FSA’s Turner says use of securitisation in shadow banking system “inherently dangerous”

FSA chairman Adair Turner has mounted an attack on the shadow banking system, laying the bulk of the blame for the financial crisis at its door.

Presenting the annual Rostov Lecture on International Affairs at John Hopkins University’s School of Advanced International Studies, Turner examined the role of securitisation, shadow banking and the value of financial innovation.

Turner says securitisation – or the creation of pooled credit securities from multiple underlying loans – “might have had some potential to be a useful financial innovation” but added that its role in the shadow banking system was “inherently dangerous”.
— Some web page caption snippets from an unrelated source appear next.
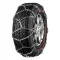 Pewag Brenta-C 4x4 (XMR 76 V) hólánc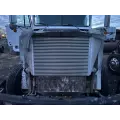 Freightliner FLD120 Charge Air Cooler (ATAAC) thumbnail 2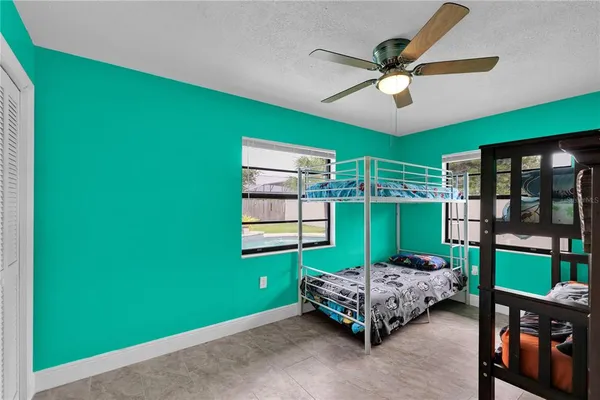 $398,000 | 969 Gran Paseo Drive, Orlando, FL 32825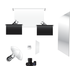 Diagram_tiny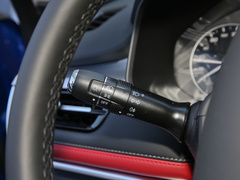 2020款 1.5T CVT精英型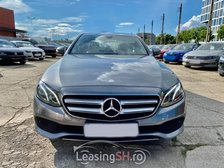 MER20390 – Mercedes-Benz E 220 la 25.300 EUR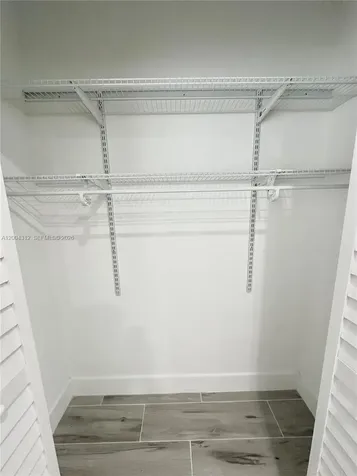 551 SW 57th Avenue Miami FL 33144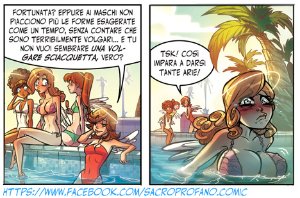 saccro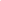 Imagine Dragons Lyrics Neutral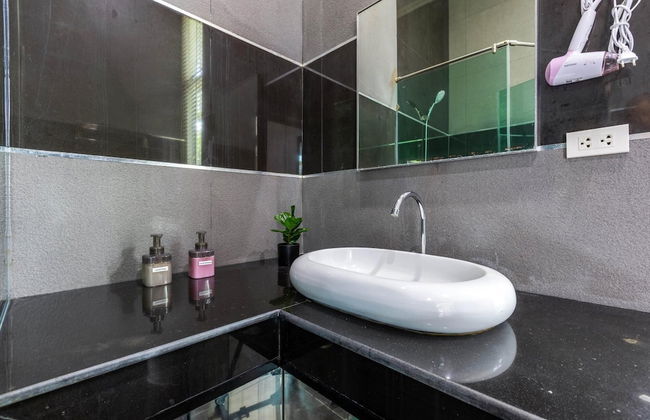 3 Bedroom Pool Villa BL2 - Foto 72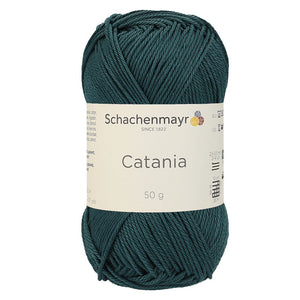 Schachenmayr Catania 50g ab 1,95 Eur/Stk. Mengenrabatt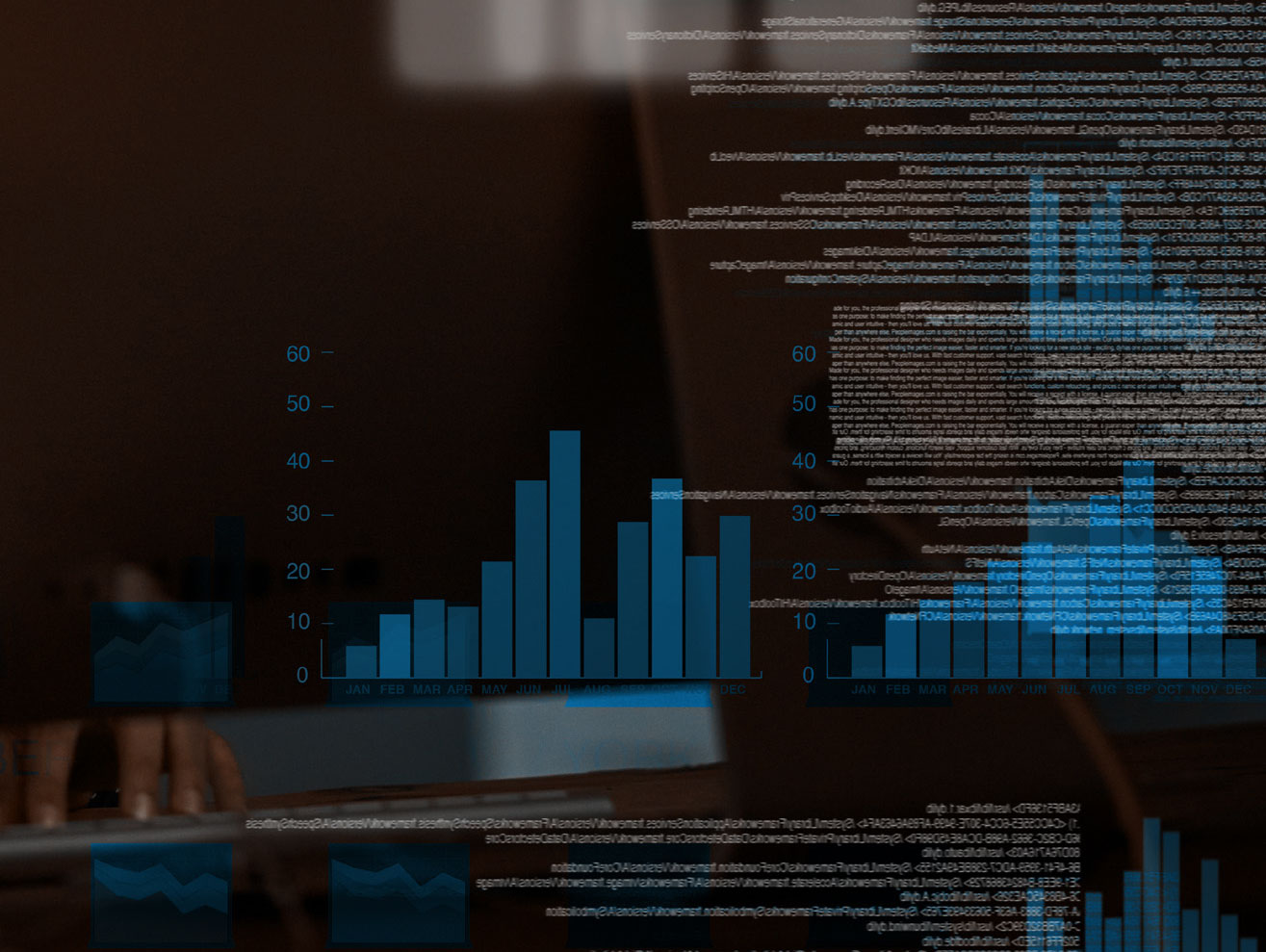 watspeed-program-brochure_data-analytics-for-behavioural-insights-2023m-4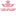 Logo Royal Air Maroc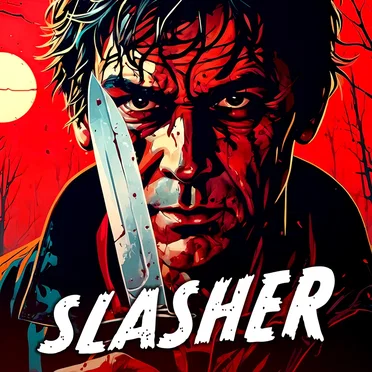 Slasher
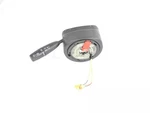 Genuine Mopar Steering Column Module 5LB70DX9AH. Fixed Price $574.43.
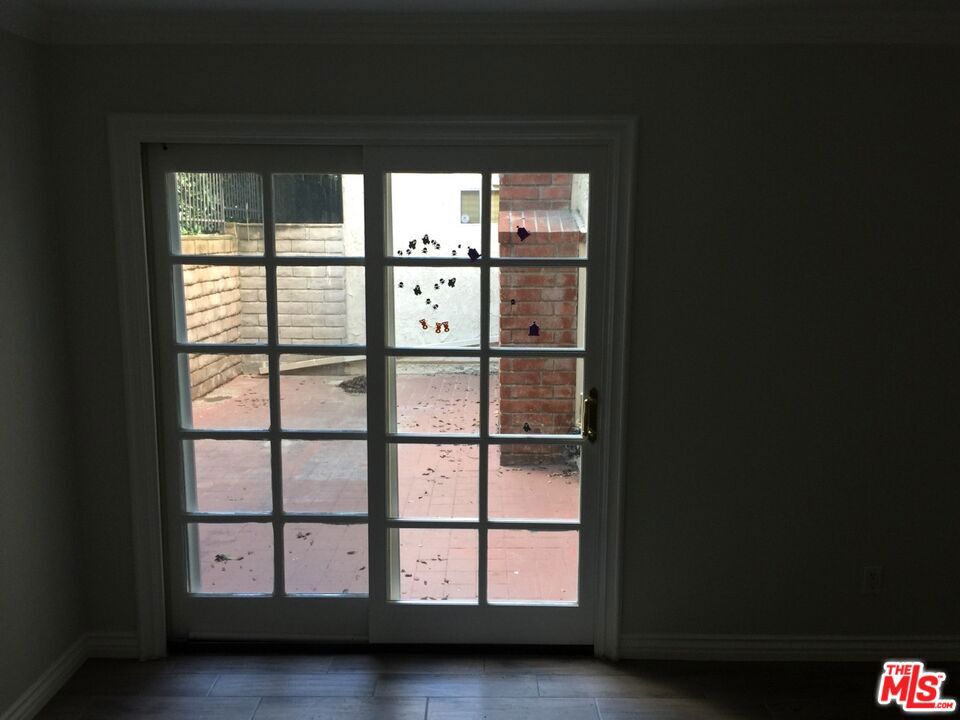 1408 Valley View Road 2 Property Photo 20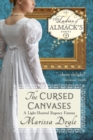 Image for Cursed Canvases: A Light-Hearted Regency Fantasy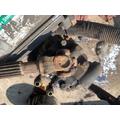 TRW/ROSS M2 106 Steering GearRack thumbnail 4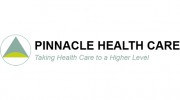 Pinnacle Healthcare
’Shadow banking’, as defined by the Financial Stability Board, covers credit intermediation taking place outside or partially outside the traditional banking system, but involving the defining characteristics of banking such as maturity transformation and leverage.

This system expanded rapidly in the 30 or so years before the financial crisis, Turner pointed out, driven in part by the rise of securitised credit – which also started to take increasingly complex forms.

Turner says: “Any macro-level counter factual analysis of the impact of the whole package of innovations which contributed to shadow banking would, I think, clearly illustrate that if we had to choose between having the whole package and none of it, we would have been better off with none of it – no [structured investment vehicles], no [collateralised debt obligations], no credit derivatives.”

“Even if it could be proven, which is still unclear, that in some way this package did deliver the market completion and allocative efficiency benefits ascribed to it ahead of the crisis, there seems no possibility that the scale of that benefit – measured at the macro level as an increase in the obtainable level of income across the economy – could be more than a small fraction of the harm produced by the induced financial instability effect.”

Turner adds that the macro impact of the overall package of shadow banking innovation is “massively negative”, having led to an unsustainable credit boom followed by recession, negative equity and unemployment.

He adds: “It is difficult to think of any wave of innovations in any other sector of the economy about which we would be likely to reach such a negative judgement.”